3. The "one-armed bandit"

3.1 The idea

We intended to create "one-armed bandit" strain, which would randomize target protein sequence – nucleotides would be shuffled randomly in the same way it happens in popular hazard game. The simplest "one-armed bandit" strain is one of standard mutator E. coli strains without polymerase error correction activity or strain without DNA repair systems. It’s not optimal though - high mutation frequency in the whole bacterial genome would introduce some variance into our sequence, but would also cause problems with selection. Instead of screening for protein interactions we would most likely obtain selection-resistant strain. So we wanted to narrow scope of mutations to a small well defined DNA fragment preferably carried on plasmid. Since at the beginning of our project we focused on antibodies, the idea of using AID (Activation Induced Deaminase) protein came right away.

The AID protein is active in mammal lymphocytes, where it causes somatic hypermutation – an increase of mutation level in antibody coding sequences. Moreover there is a publication [PMID:12097915] demonstrating AID activity in E. coli cells. But that wasn’t yet what we wanted because AID mutated all highly-transcribed E. coli genes. We needed to find a way to target it to a specific DNA region. AID prefers single-stranded DNA that appears in highly-transcribed loci. So we needed to make our DNA sequence a highly transcribed one (preferably achieve the highest transcription level in the cell). For this purpose we wanted to test mutation rate in a sequence transcribed from T7 promoter using transcriptional fusion between AID and T7 RNA polymerase. We went a step forward and created translational fusion between AID and T7 RNA polymerase. T7 polymerase traverses the DNA fragment containing T7 promoter and carries AID, which introduces mutations.

AID is a small protein and its closest homologues form oligomers. So we needed to consider such possibility and we created molecular device containing both free AID and AID-T7 fusion. We hoped that AID-T7 fusion would recruit free AID to DNA sequence containing T7 promoter.

To sum up we have created following molecular devices on pMPMT5 plasmid under arabinose promoter:

  1. AID

  2. AID in translational fusion with T7 RNA polymerase

  3. AID in transcriptional fusion with T7 RNA polymerase

  4. AID in transcriptional fusion with AID-T7 translational fusion

To test various variants of AID we needed proper reporter system. We have used alpha-complementing β-galactosidase fragment under control of T7 promoter. We used one-copy plasmid pZC320 (minireplicon of plasmid F), which contained this fragment. After obtaining and induction of cotransformants carrying one of AID devices and reporter plasmid, we hoped to get some white colonies on X-gal plates, indicating mutated clones.

Fig. 1. Our reporter system for checking site-specificity of AID-induced mutations
pBAD - arabinose promoter; pT7 - T7 promoter; L - linker; RBS - sequence coding Ribosomal Binding Site; TAXI=LB+Tetracycline+Ampicillin+IPTG+X-gal

Simultaneously we carried out the rifampicin test (plated liquid cultures of tested strains on plates containing 300 μg/mL rifampicin) to check mutation level in whole genome of tested strains.

Fig. 4. Rifampicin test to check mutation level in bacteria expressing variants of AID.

[Saved data entries]
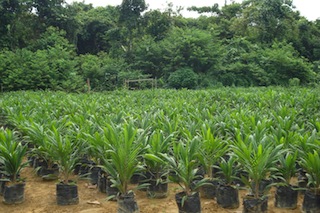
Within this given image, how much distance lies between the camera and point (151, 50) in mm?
23062

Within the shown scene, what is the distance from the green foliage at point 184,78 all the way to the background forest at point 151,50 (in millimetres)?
64

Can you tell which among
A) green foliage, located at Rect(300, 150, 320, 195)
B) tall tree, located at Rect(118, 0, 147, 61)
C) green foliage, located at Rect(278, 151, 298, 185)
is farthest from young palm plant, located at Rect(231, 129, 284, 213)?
tall tree, located at Rect(118, 0, 147, 61)

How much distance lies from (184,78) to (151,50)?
363cm

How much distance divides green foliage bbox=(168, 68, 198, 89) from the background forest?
64mm

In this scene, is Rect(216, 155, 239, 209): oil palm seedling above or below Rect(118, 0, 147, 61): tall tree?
below

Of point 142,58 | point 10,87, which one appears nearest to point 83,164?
point 10,87

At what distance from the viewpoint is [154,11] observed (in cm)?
2483

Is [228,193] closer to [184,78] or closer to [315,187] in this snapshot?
Result: [315,187]

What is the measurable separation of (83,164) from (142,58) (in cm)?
1995

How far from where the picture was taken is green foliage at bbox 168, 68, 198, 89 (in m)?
21.0

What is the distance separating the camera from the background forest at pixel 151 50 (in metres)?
20.1

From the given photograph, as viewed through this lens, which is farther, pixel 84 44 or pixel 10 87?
pixel 84 44

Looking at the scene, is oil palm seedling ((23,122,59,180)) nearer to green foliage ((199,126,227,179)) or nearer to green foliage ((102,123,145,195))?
green foliage ((102,123,145,195))

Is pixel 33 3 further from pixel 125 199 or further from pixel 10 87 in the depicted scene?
pixel 125 199
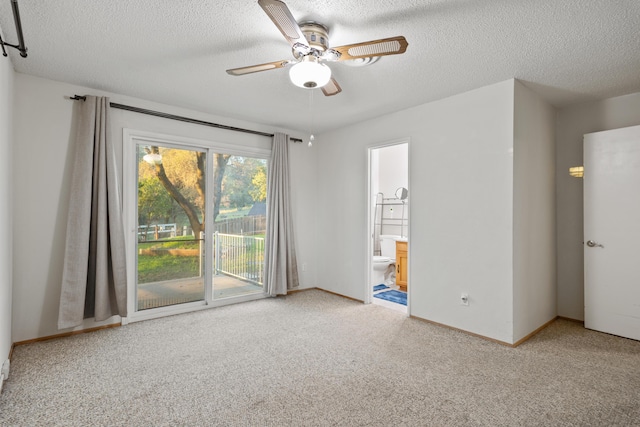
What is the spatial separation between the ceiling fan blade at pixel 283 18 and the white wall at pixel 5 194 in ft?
6.59

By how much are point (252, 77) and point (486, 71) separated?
82.6 inches

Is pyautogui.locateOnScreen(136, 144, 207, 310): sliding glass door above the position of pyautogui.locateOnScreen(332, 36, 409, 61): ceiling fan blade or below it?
below

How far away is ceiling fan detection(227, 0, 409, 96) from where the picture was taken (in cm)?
185

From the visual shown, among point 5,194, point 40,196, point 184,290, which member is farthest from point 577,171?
point 40,196

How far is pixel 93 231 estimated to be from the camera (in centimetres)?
327

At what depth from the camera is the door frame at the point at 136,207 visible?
3.59 m

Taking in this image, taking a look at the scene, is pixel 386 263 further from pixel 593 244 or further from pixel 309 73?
pixel 309 73

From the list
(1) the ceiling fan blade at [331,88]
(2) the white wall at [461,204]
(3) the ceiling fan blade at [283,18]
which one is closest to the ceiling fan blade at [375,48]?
(3) the ceiling fan blade at [283,18]

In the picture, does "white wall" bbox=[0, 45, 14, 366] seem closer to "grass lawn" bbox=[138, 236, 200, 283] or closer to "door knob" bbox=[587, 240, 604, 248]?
"grass lawn" bbox=[138, 236, 200, 283]

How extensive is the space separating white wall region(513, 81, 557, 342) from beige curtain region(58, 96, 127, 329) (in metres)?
3.93

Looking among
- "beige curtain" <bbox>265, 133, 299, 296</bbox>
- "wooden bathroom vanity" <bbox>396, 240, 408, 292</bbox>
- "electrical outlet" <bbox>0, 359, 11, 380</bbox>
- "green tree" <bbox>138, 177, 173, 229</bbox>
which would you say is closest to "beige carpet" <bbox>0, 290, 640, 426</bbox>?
"electrical outlet" <bbox>0, 359, 11, 380</bbox>

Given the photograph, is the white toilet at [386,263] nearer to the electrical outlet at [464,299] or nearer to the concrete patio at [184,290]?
the electrical outlet at [464,299]

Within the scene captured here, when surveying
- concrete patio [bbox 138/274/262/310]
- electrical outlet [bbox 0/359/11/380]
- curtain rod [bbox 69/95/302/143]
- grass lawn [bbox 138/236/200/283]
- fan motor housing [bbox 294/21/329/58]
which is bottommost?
electrical outlet [bbox 0/359/11/380]

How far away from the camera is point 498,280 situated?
3.15m
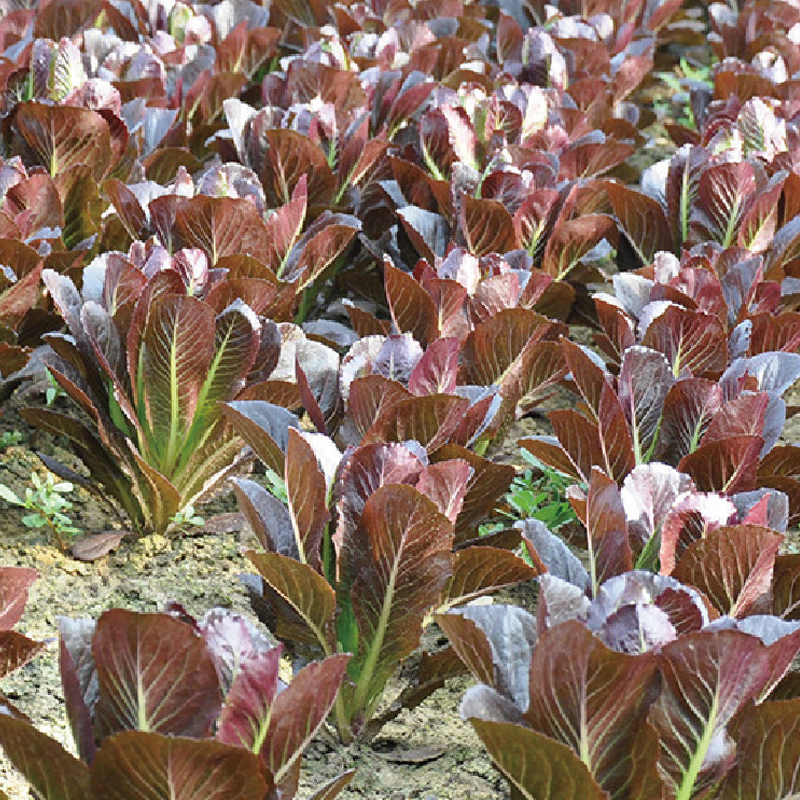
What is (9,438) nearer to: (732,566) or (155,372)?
(155,372)

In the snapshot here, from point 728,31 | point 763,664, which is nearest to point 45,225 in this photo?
point 763,664

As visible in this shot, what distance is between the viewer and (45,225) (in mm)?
2982

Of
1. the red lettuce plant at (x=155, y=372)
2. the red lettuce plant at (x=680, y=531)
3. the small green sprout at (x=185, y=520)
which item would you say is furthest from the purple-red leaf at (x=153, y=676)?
the small green sprout at (x=185, y=520)

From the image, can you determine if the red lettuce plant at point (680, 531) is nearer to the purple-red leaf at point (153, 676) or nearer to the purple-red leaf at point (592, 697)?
the purple-red leaf at point (592, 697)

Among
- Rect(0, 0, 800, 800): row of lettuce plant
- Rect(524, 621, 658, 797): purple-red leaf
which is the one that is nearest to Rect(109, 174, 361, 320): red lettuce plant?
Rect(0, 0, 800, 800): row of lettuce plant

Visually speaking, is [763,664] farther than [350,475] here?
No

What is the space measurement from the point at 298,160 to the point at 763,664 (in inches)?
83.2

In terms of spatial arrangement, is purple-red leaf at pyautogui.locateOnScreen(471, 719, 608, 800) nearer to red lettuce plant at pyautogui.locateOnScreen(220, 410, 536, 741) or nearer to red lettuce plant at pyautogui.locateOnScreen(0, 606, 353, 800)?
red lettuce plant at pyautogui.locateOnScreen(0, 606, 353, 800)

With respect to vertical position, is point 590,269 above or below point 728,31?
below

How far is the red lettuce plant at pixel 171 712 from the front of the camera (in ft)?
4.67

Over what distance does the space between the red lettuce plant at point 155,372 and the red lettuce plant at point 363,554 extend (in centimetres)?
32

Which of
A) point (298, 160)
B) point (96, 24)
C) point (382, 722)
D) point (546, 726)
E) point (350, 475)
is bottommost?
point (382, 722)

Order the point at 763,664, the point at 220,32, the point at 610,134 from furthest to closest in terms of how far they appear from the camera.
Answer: the point at 220,32 → the point at 610,134 → the point at 763,664

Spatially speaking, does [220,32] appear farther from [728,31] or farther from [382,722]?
[382,722]
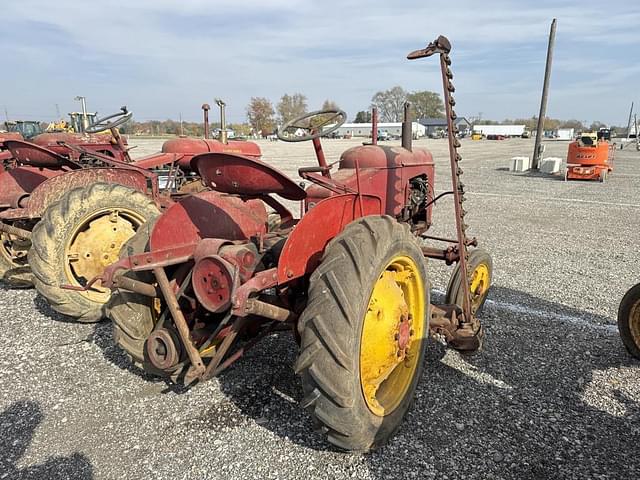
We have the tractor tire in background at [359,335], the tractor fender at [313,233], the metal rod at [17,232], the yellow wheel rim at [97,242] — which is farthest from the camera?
the metal rod at [17,232]

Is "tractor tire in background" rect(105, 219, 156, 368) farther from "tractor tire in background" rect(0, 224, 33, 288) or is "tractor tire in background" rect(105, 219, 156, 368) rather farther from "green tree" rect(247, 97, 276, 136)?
"green tree" rect(247, 97, 276, 136)

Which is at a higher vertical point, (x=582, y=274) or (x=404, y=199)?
(x=404, y=199)

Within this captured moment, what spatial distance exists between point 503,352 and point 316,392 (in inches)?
76.1

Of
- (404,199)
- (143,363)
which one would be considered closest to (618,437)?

▸ **Problem to work on**
Please write out the stretch of the one-armed bandit passage from "We intended to" through "came right away.", word for word.

▸ **Solved exercise**
We intended to create "one-armed bandit" strain, which would randomize target protein sequence – nucleotides would be shuffled randomly in the same way it happens in popular hazard game. The simplest "one-armed bandit" strain is one of standard mutator E. coli strains without polymerase error correction activity or strain without DNA repair systems. It’s not optimal though - high mutation frequency in the whole bacterial genome would introduce some variance into our sequence, but would also cause problems with selection. Instead of screening for protein interactions we would most likely obtain selection-resistant strain. So we wanted to narrow scope of mutations to a small well defined DNA fragment preferably carried on plasmid. Since at the beginning of our project we focused on antibodies, the idea of using AID (Activation Induced Deaminase) protein came right away.